Perturbation influences

The method of empirical influence computation can be selected with the parameter mode:

from pydvl.influence import InfluenceMode

influences = infl_model.influences(x_test, y_test, x, y,
                                   mode=InfluenceMode.Perturbation)
The result is a tensor with at least three dimensions. The first two dimensions are the same as in the case of mode=InfluenceMode.Up case, i.e. one row per test point and one column per training point. The remaining dimensions are the same as the number of input features in the data. Therefore, each entry in the tensor represents the influence of each feature of each training point on each test point.

Influence factors

The influence factors(refer to the previous section for a definition) are typically the most computationally demanding part of influence calculation. They can be obtained via calling the influence_factors method, saved, and later used for influence calculation on different subsets of the training dataset.

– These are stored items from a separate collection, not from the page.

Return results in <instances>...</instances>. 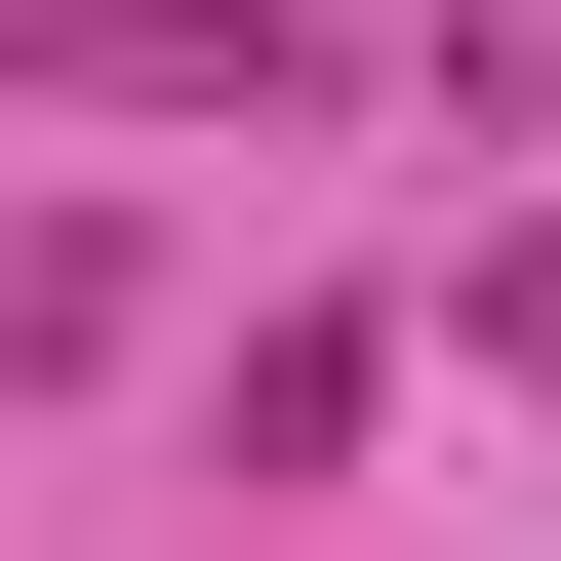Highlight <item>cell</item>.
Returning a JSON list of instances; mask_svg holds the SVG:
<instances>
[{
    "instance_id": "1",
    "label": "cell",
    "mask_w": 561,
    "mask_h": 561,
    "mask_svg": "<svg viewBox=\"0 0 561 561\" xmlns=\"http://www.w3.org/2000/svg\"><path fill=\"white\" fill-rule=\"evenodd\" d=\"M0 81H41V121H362L401 41H362V0H0Z\"/></svg>"
}]
</instances>
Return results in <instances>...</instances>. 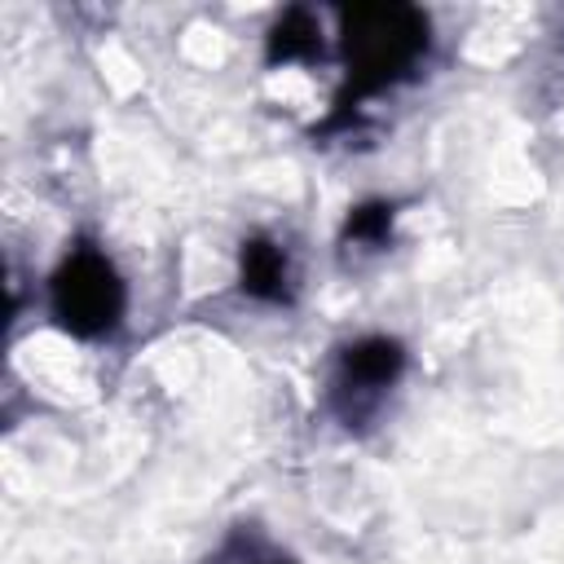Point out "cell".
I'll return each instance as SVG.
<instances>
[{
    "label": "cell",
    "instance_id": "cell-1",
    "mask_svg": "<svg viewBox=\"0 0 564 564\" xmlns=\"http://www.w3.org/2000/svg\"><path fill=\"white\" fill-rule=\"evenodd\" d=\"M119 304H123L119 278L97 251H75L62 264V273L53 282V308L70 330H79V335L110 330L119 317Z\"/></svg>",
    "mask_w": 564,
    "mask_h": 564
},
{
    "label": "cell",
    "instance_id": "cell-2",
    "mask_svg": "<svg viewBox=\"0 0 564 564\" xmlns=\"http://www.w3.org/2000/svg\"><path fill=\"white\" fill-rule=\"evenodd\" d=\"M423 31L414 9H357L348 18V57L361 75L392 79L423 48Z\"/></svg>",
    "mask_w": 564,
    "mask_h": 564
},
{
    "label": "cell",
    "instance_id": "cell-3",
    "mask_svg": "<svg viewBox=\"0 0 564 564\" xmlns=\"http://www.w3.org/2000/svg\"><path fill=\"white\" fill-rule=\"evenodd\" d=\"M344 366H348V379H357L366 388H383L401 370V348L392 339H366V344L348 348Z\"/></svg>",
    "mask_w": 564,
    "mask_h": 564
},
{
    "label": "cell",
    "instance_id": "cell-4",
    "mask_svg": "<svg viewBox=\"0 0 564 564\" xmlns=\"http://www.w3.org/2000/svg\"><path fill=\"white\" fill-rule=\"evenodd\" d=\"M282 282H286L282 251L269 247V242H247V247H242V286H247L251 295L278 300V295H282Z\"/></svg>",
    "mask_w": 564,
    "mask_h": 564
}]
</instances>
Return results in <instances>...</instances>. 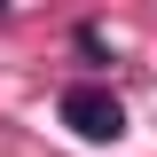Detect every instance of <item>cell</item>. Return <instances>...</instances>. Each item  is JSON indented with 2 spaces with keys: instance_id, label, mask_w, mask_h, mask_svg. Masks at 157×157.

influence_factors = infl_model.influence_factors(x_test, y_test)
influences = infl_model.influences_from_factors(influence_factors, x, y)

  1. Agarwal, N., Bullins, B., Hazan, E., 2017. Second-Order Stochastic Optimization for Machine Learning in Linear Time. JMLR 18, 1–40. 

  2. Schioppa, A., Zablotskaia, P., Vilar, D., Sokolov, A., 2022. Scaling Up Influence Functions. Proc. AAAI Conf. Artif. Intell. 36, 8179–8186. https://doi.org/10.1609/aaai.v36i8.20791 

  3. Hampel, F.R., 1974. The Influence Curve and Its Role in Robust Estimation. J. Am. Stat. Assoc. 69, 383–393. https://doi.org/10.2307/2285666 

  4. Koh, P.W., Liang, P., 2017. Understanding Black-box Predictions via Influence Functions, in: Proceedings of the 34th International Conference on Machine Learning. Presented at the International Conference on Machine Learning, PMLR, pp. 1885–1894.